The evening brought one of the highlights of the day for everyone, the first full guest panel for Warehouse 13. The Warehouse cast is one of the most fan-friendly of any show. They enjoy interacting with fans almost as much as the fans do. In fact, most of them are self-confessed fans of particular fandoms, so they understand what it’s like on each side of the table. The Warehouse 13 panels are always entertaining and hilarious. About 10 minutes into the panel, Eddie McClintock explained about the Twitter T-shirt picture contest. Remember, Angie sent one of her wearing just the T-shirt and Eddie had previously informed her she was the winner. He outed Angie in front of everyone and revealed the panel had helped him decide the winner. He told the story about the picture with details of what she had done. Angie’s picture was the unanimous choice. Eddie presented her with the grand prize, a Season 3 DVD set which they had all signed. She knew the DVD would be signed by Eddie, but it was a real treat and surprise that he got all of the cast present to sign it. I’m sure the panel got posted on YouTube, and it wouldn’t surprise me if it becomes a con story Eddie tells at other conventions. Angie has always said her life should be a reality series.
The Warehouse 13 panel was a late panel, ending around 7 p.m. Sunday was going to be a late night, anyways. All the big parties were scheduled, and the cosplayers were out in force attired in their best and most creative costumes for the Costume Masquerade, one of the famous events at Dragon*Con. Our group headed back to our hotel to freshen up and decide what to do about dinner. When we reached the decision point, no one wanted to trek back to the food court, but no one could agree on any of the surrounding restaurants either. Someone mentioned that our hotel had a grill-type restaurant. After looking at the menu and prices, everyone agreed eating at the hotel was a good idea, and it was. The food was good, restaurant-quality, and one of the best meals we had all weekend. Kristy and I shared a Chicken Nachos platter and couldn’t finish it all! An impromptu Squirrel party in the hotel lobby, one of the best times we shared together all weekend, laughing and enjoying each other’s company.

*INFORMATION SUPPLIED*.
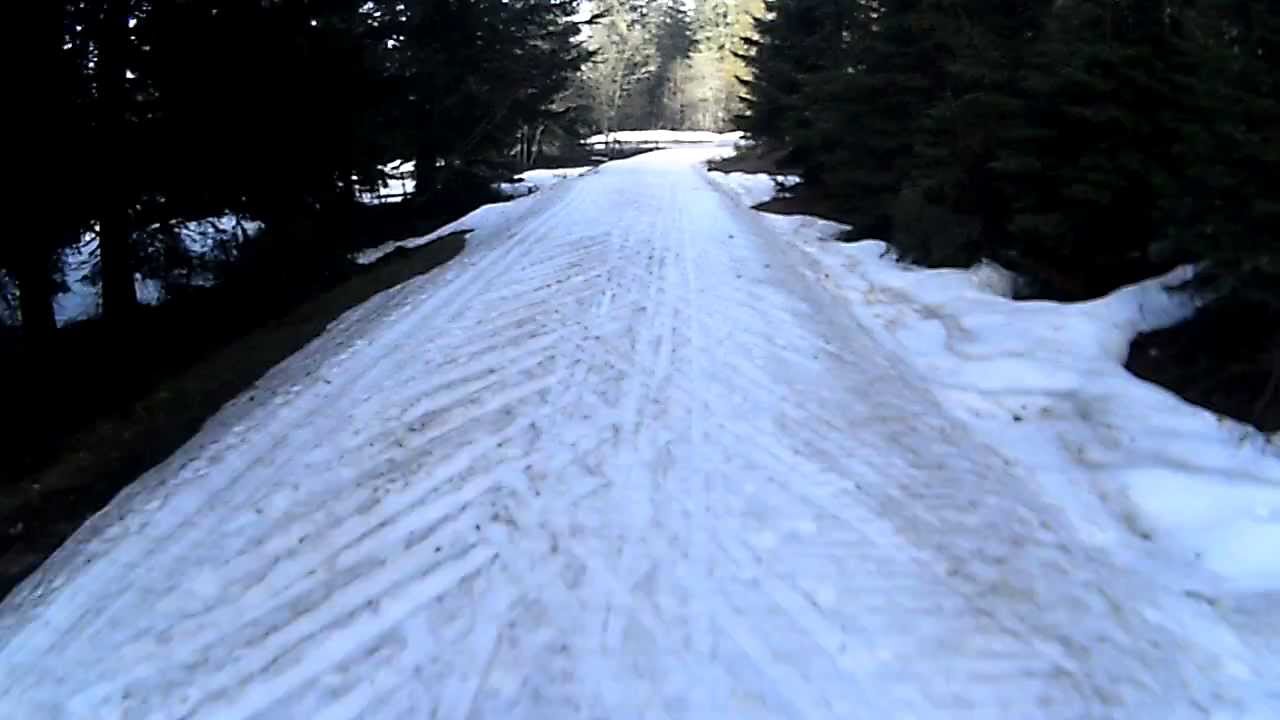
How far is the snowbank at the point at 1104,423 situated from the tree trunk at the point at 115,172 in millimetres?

*WORK TO COMPLETE*.
1. According to the Dragon*Con account, what grand prize did Eddie McClintock present to Angie?
2. Extend the Dragon*Con account with a passage that picks up after its last sentence.

*TASK RESULTS*.
1. A Season 3 DVD set signed by all of the cast present.

2.
It was late by the time we set out in our matching shirts to cruise the Dragon*Con night life. Giddy with having a good time together more than anything else, we garnered a good bit of attention from others because of how silly we acted. Our first destination was the Sheraton to check out the Star Trek party. It’s usually one of the most popular and best-attended events at the convention, but it was quite subdued. We overheard several people say the bar was having its last call. Next, we headed to the “Yule Ball”, a Harry Potter-themed event. The best thing was a well-done replica of the TARDIS outside the ballroom. Forget the Angels, the Squirrels now have the TARDIS and the picture as proof! When we tried to enter, we were informed that the Ball was about to close, more than an hour prior to the stated closing time. We thought it a bit weird, but unusual things happen at conventions, especially late at night.
In our travels between venues, Angie found her self-named “fairy god-mother” who gifted her with an unusually shaped balloon object. Dubbed “Richard”, it became the group’s companion for the rest of the evening, and proved to be — let’s say, eye-catching — to others. The night of entertainment we sought didn’t go quite according to plan, though. Apparently, Atlanta has an ordinance that alcoholic beverages cannot be sold after 11:30 p.m. on Sunday night. Even though it was not the kind of fun we were seeking, it effectively shut down all the social events like the various Balls earlier than the original schedules.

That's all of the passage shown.